I'm curious how others are managing disconnects with iSCSI targets, especially when they stay offline for extended periods. Any tips on auto-restarting pods or preventing these stale connections?
3 Answers
Unfortunately, there's not much that can be done once the underlying infrastructure is lost for an extended period; the volume mount usually becomes stale and irrecoverable. You might need to adjust your maintenance practices to scale down instances before taking storage offline or ensure that your pods can restart automatically after such events.
I use a custom liveness script that checks the status of the mounted volumes. When it detects a stale volume, the pod is terminated, allowing Kubernetes to attempt to re-establish the connection, which usually succeeds when the external storage returns.
The downside with a liveness script is that it typically only restarts the container and not the whole pod. Even if the iSCSI server comes back online, the pod often retains a stale connection, leading to repeated container restarts without real recovery. Do you not experience that issue with your setup?
Have you considered scaling down your workflows in Kubernetes before you restart the TrueNAS server?
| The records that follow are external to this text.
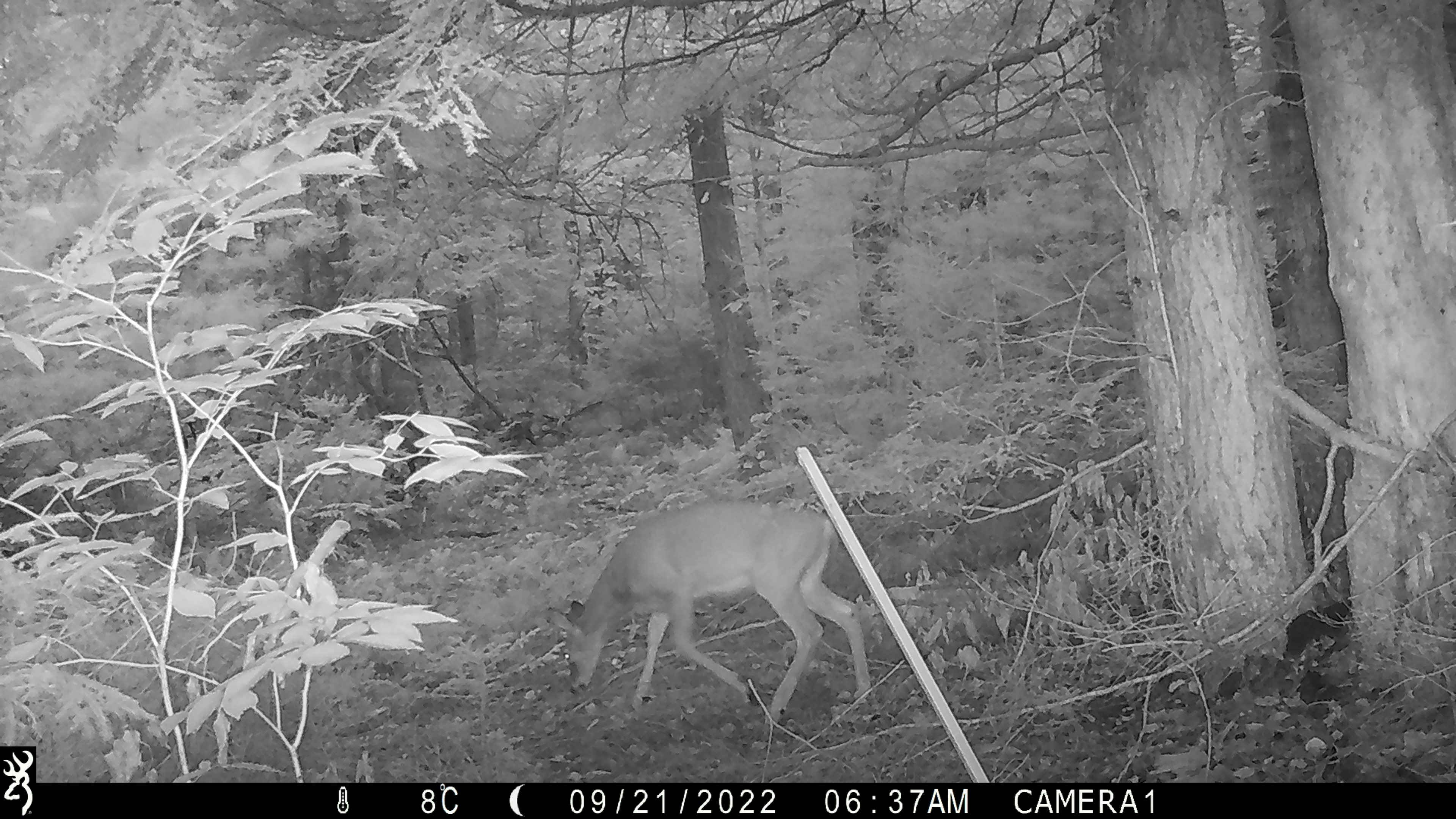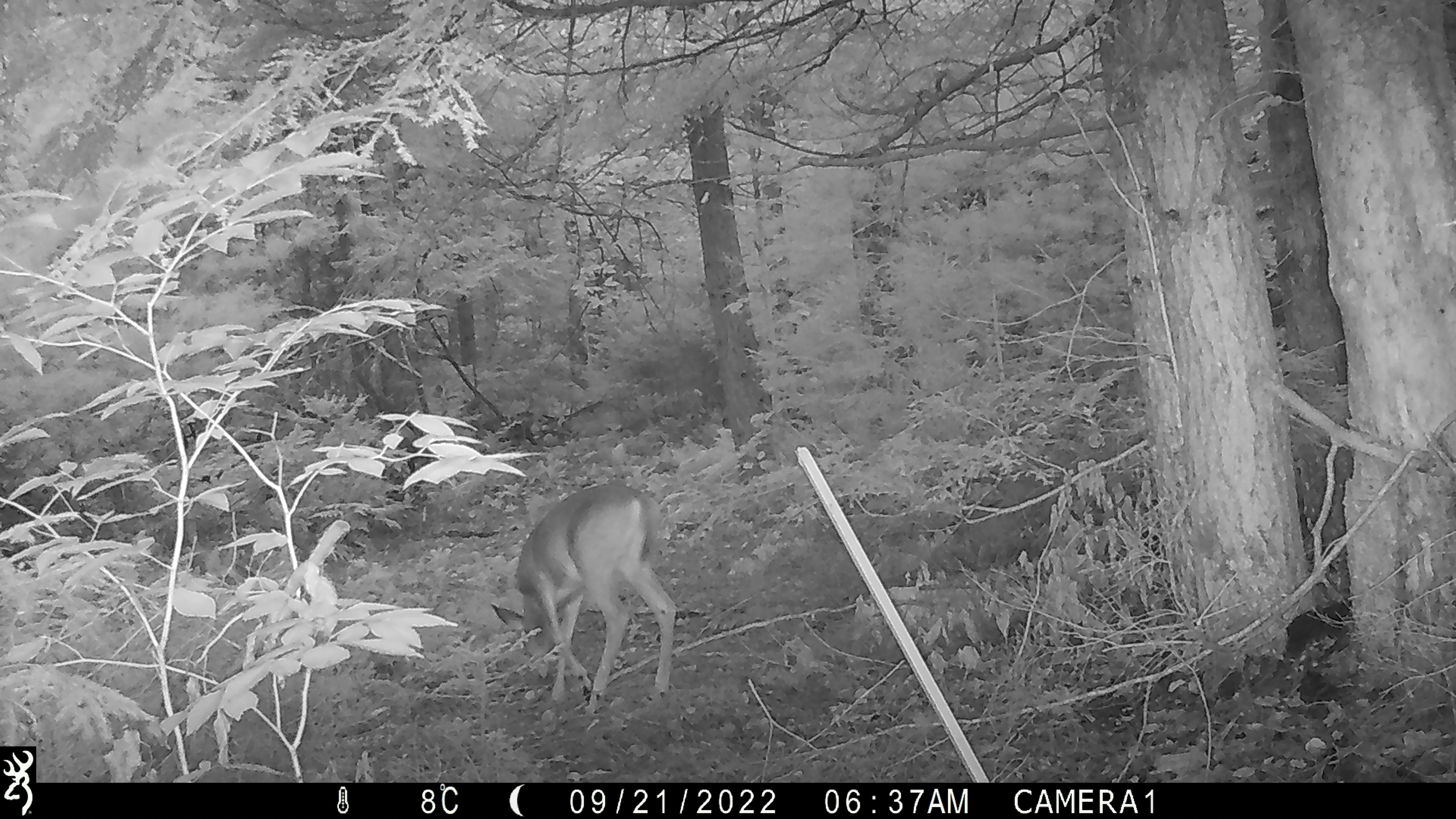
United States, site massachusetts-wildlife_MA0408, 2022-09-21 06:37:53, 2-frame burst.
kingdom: Animalia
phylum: Chordata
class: Mammalia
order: Artiodactyla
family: Cervidae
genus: Odocoileus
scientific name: Odocoileus virginianus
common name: white-tailed deer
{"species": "white-tailed deer (Odocoileus virginianus)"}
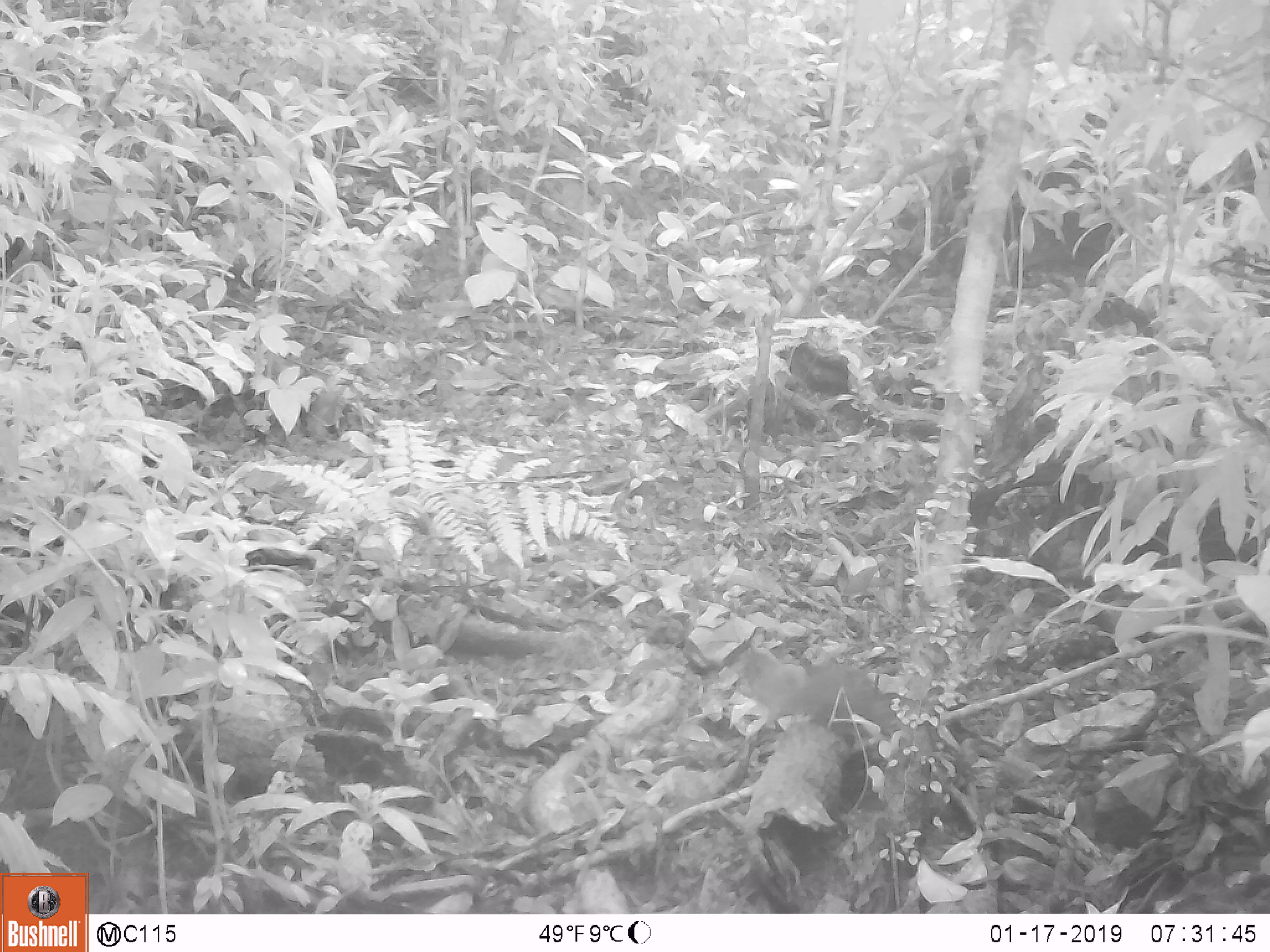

That way, you can minimize issues during planned maintenance, and it might help avoid some of the complications with stale connections afterward.
I can see how that would help. However, I usually forget to scale them down and back up. It would be great if Kubernetes could automatically detect when iSCSI volumes become unavailable and restart the entire pod instead of just the containers.

I'm particularly interested in how to ensure automatic pod restarts. My understanding is that liveness and startup probes only cause container restarts, not the entire pod. I've also tried having an additional pod that checks the main pods, but even that approach didn't resolve the stale connection issue.